As Whitney Wheeler has begun to speak publicly about her experience her emphasis has been God’s faithfulness. “I have been reading stories in the Bible and it’s interesting that God picks the lowliest and the weakest,” Whitney said. “Moses and David didn’t think what God called them to do was possible, but God was the one who said, ‘No, I want you.’ I felt like I was the least equipped … God has shown so much strength in the last 10 years of my life—things that I never thought were possible.”

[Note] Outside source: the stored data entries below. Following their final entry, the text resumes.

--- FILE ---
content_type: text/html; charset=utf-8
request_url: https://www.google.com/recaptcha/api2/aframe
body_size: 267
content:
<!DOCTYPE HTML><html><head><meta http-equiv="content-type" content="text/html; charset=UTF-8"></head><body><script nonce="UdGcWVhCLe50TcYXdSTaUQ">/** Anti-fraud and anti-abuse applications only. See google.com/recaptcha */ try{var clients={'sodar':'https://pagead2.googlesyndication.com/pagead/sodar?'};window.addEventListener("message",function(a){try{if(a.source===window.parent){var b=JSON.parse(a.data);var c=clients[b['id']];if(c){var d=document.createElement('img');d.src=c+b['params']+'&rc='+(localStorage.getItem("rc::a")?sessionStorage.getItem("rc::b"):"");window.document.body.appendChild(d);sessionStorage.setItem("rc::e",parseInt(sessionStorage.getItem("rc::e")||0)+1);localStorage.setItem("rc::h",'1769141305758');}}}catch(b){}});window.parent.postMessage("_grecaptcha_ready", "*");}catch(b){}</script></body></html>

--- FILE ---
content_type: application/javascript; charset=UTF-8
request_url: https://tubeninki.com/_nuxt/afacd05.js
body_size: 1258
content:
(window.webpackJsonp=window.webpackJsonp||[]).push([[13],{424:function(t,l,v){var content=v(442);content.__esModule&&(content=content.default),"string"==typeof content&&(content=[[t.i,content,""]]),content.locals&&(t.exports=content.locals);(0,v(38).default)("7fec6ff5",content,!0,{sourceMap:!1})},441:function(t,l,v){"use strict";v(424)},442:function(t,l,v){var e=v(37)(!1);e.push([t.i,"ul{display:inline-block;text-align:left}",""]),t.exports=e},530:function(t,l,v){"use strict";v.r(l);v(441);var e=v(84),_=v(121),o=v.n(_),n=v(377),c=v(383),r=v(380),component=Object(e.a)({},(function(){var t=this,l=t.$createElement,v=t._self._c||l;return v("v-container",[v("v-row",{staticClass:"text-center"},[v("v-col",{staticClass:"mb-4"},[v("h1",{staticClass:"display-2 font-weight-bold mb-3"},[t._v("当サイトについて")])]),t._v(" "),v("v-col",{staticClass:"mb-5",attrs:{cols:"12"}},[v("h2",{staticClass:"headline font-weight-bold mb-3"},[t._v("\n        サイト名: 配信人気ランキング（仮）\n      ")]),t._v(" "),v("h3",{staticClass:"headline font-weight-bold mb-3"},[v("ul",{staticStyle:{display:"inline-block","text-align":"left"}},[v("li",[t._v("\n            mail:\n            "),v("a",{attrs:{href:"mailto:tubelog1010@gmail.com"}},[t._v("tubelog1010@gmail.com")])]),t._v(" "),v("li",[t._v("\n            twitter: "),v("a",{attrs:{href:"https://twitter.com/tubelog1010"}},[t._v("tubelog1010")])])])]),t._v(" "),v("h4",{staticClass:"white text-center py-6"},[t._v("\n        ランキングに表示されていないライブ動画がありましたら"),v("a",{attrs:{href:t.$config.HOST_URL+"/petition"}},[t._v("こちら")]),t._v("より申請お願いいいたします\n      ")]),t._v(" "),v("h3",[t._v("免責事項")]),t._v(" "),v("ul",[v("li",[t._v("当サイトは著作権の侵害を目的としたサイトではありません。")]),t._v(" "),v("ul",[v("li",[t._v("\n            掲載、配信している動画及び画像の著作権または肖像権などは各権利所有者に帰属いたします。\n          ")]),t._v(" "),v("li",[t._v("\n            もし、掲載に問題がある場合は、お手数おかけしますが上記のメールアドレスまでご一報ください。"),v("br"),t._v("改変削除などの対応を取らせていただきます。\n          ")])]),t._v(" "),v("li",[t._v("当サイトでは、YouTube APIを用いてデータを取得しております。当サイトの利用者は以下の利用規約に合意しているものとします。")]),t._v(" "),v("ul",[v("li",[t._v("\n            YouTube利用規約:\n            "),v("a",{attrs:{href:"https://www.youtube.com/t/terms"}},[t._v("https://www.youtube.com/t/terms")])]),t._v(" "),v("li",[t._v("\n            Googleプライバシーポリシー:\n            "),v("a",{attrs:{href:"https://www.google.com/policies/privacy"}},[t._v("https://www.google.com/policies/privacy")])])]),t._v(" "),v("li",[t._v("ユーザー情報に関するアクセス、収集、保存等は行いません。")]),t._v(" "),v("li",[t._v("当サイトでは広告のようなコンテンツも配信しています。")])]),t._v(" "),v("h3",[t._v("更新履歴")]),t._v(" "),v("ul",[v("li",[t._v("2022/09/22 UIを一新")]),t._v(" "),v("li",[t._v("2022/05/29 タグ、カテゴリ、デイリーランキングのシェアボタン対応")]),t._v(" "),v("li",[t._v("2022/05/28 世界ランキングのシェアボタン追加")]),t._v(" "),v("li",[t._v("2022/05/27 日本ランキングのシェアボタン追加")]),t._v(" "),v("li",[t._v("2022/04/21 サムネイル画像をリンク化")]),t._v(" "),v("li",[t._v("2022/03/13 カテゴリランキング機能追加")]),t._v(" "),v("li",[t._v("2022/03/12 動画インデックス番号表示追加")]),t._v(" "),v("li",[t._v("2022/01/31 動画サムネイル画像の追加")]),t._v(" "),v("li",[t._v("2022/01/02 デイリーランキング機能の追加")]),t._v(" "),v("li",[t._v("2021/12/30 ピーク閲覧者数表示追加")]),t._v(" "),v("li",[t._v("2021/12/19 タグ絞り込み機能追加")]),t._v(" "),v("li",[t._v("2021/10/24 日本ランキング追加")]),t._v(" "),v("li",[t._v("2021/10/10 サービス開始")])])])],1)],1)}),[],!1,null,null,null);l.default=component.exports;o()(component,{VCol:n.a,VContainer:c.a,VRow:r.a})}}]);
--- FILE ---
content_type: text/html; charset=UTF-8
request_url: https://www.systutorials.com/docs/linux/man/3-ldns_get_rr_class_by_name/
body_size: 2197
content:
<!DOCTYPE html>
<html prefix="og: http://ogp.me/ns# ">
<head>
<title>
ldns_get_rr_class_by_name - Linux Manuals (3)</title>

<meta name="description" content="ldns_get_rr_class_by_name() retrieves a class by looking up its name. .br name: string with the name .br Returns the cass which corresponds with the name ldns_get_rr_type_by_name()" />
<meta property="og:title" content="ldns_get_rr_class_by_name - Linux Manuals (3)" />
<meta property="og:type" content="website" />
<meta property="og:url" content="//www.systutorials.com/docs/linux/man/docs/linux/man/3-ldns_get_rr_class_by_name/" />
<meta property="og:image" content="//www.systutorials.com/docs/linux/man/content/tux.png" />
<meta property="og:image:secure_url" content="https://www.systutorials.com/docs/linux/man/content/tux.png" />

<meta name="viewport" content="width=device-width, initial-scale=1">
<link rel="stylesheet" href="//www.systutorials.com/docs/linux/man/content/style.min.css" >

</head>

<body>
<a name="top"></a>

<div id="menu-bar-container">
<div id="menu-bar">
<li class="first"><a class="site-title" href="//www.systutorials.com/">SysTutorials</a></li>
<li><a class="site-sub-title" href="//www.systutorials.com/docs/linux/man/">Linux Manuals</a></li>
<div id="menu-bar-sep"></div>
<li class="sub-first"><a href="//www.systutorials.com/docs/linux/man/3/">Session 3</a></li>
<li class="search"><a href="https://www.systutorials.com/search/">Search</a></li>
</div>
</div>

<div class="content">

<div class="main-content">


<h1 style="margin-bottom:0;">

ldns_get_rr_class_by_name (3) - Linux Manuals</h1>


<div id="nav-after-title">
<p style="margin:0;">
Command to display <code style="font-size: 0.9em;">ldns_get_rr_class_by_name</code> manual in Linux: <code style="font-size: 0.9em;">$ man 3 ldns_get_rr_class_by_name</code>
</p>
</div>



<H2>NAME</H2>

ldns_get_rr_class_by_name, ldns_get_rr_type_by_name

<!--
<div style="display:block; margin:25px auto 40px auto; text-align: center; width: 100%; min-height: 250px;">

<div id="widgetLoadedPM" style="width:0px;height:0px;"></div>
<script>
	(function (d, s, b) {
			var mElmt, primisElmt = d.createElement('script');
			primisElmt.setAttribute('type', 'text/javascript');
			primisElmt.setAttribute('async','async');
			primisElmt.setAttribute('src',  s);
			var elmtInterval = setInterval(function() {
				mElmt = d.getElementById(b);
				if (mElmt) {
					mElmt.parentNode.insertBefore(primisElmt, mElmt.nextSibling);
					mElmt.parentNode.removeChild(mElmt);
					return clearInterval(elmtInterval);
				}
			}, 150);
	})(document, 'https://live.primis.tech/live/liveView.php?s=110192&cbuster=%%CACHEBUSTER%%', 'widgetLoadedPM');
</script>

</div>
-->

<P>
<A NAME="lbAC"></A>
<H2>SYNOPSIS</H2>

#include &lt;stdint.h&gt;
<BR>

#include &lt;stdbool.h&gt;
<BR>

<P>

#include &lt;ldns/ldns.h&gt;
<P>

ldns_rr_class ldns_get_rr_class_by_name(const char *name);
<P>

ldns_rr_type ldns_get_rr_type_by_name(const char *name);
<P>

“This wasn’t about us. It was about all of these families and we never forget we were the lucky ones in this situation,” related Whitney’s mother Colleen (Frank ’80). “But these families live with the loss of someone special. Because of the mistaken identity, our names came to the forefront, but it was always about the other families.”

“If I could just give one word picture, it was the love of Christ at work throughout our immediate family, our community, the local church and the Taylor family,” Dan Smith said. “It has been an incredible demonstration of God’s love for his children.”

Note: This story appeared in the Spring 2016 issue of the Taylor University alumni magazine.